Dishes and pans clattered over the sound of children’s voices in the next room, debating ownership of a toy.

While Moffett, 28, of Greenville, Michigan, prepared dinner for her son, Major, 8, and daughter, Xiophia, 2, she talked about the challenges and triumphs of recent years.

“I’m clean now,” she said.

She had struggled with drug addiction for about 10 years, and also battled anxiety and depression.

“I wasn’t doing so good,” she said. “I was homeless then and I lost my kids.”

She stopped using drugs when her daughter was born. It had become a transition point. And she knew her recovery wouldn’t be a journey to travel alone.

So she sought offers of help.

It came in the form of the Maternal Infant Health Program, one of the many community outreach programs available through Spectrum Health Healthier Communities.

A team for every mom

The Maternal Infant Health Program offers personalized services to pregnant women and their babies who receive Medicaid services, or who are eligible for the services. It’s offered in Kent and Montcalm counties.

“We deliver connection,” said Kayla Johns, supervisor of the Maternal Infant Health Program. “It’s a statewide program, but in Montcalm County we are the only such program available, and we’ve been there for about 30 years.”

Johns and her team work with mothers and their babies up to 18 months of age.

“We provide primarily home-based services, with the goal of zero infant deaths and building self-sufficient families,” Johns said. “Our team of social workers, nurses and community health workers create a care plan for each family, customized to the family’s priorities and goals.”

Becoming a new mom can feel isolating and lonely, Johns said.

“In Montcalm County, we can be the only support some of these moms get,” she said.

The first year of a baby’s life is critical for health outcomes.

“Our work is to keep babies alive and healthy,” Johns said. “From certified lactation consultants to educational programs, we are here for you.”

Moffett connected with the program in January 2021, shortly after Xiophia’s birth. She learned about the services after her hospital stay.

“Referrals come to us most often through providers, the WIC office, as well as other agencies,” said Kristine Sheffer, a social worker for the program.

Sheffer meets with Moffett at least once a month. In recent years, that had meant switching to telehealth and meeting with moms over the phone or computer.

“When we meet, we talk about how Kendra and her baby are doing,” Sheffer said. “Whatever Kendra needs, I try to connect her to the resources that can help her get what she and the baby need.”

That can involve help identifying health care services and coverage, as well as locating community resources that assist with financial needs and housing. They also help moms access transportation through Medicaid.

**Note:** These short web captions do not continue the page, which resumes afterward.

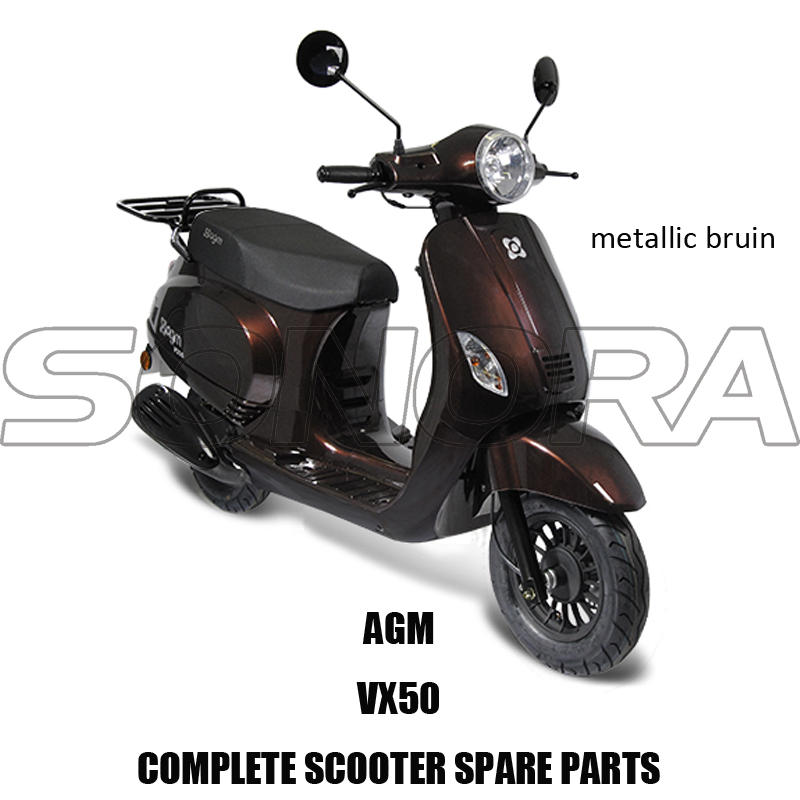 metallic bruin bruin metálico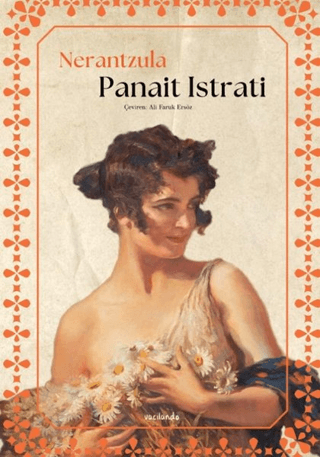 Nerantzula Panait İstrati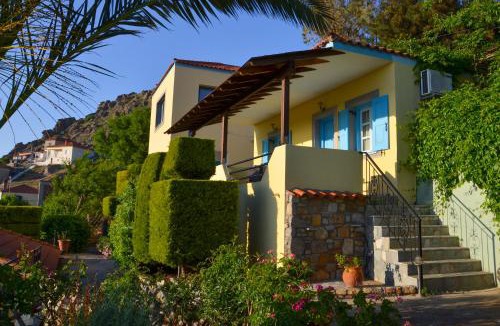 Platy Hotel | Hotel Dina - Ξενοδοχείο Ντινα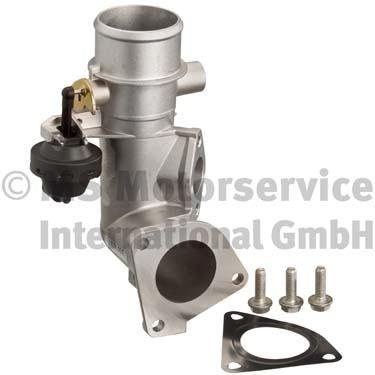 Clapeta control,admisie aer (714378060 PIE) FIAT,LANCIA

The team also helps moms identify important changes in lifestyle, as well as helping them cope with life changes that come with pregnancy and parenting.

“We also talk about the changes little Xiophia is going through,” Sheffer said. “My role is to give support and guidance for whatever is needed. That might be an emotional need, a package of diapers, or helping Kendra find a good daycare.”

‘So much has changed’

Moffett faced many obstacles.

“There was one thing after another,” Moffett said. “My mother stepped in for a while to care for my kids while I got clean, found a job, a car, a place to live.

“The program helped me with whatever I needed,” she said. “If I needed diapers, I called. If I needed baby formula, they helped me get some.”

Moffett also connected with organizations to help her overcome addiction, including weekly counseling.

She learned about affordable housing assistance for low-income families and she found a car that, with a few repairs, got her on the road again.

“When I got clean and got a job and I got an apartment, I was able to have my kids with me again,” Moffett said. “And I even moved my mom in the apartment next to me, so that we can help each other.”

She smiled as she talked, recalling the successes that have led her to this new place.

As she called her children in for dinner, she set out their plates of food.

“So much has changed,” she said. “Two years ago, I was homeless and lost my kids. Now, with the help of this program, I have a stable home, I have a car, I have my kids. I’m clean.

“And I have a new job that I love,” she said. “I’m still figuring out my bills, but I get help.”

Sheffer has connected her with other organizations and community services that have provided much-needed assistance.

“I never thought there was so much help available,” Moffett said.

Her advice for other moms? “Don’t be afraid to ask.”

“Everyone should have access to support during and after pregnancy,” Johns said. “We are committed to providing that support.”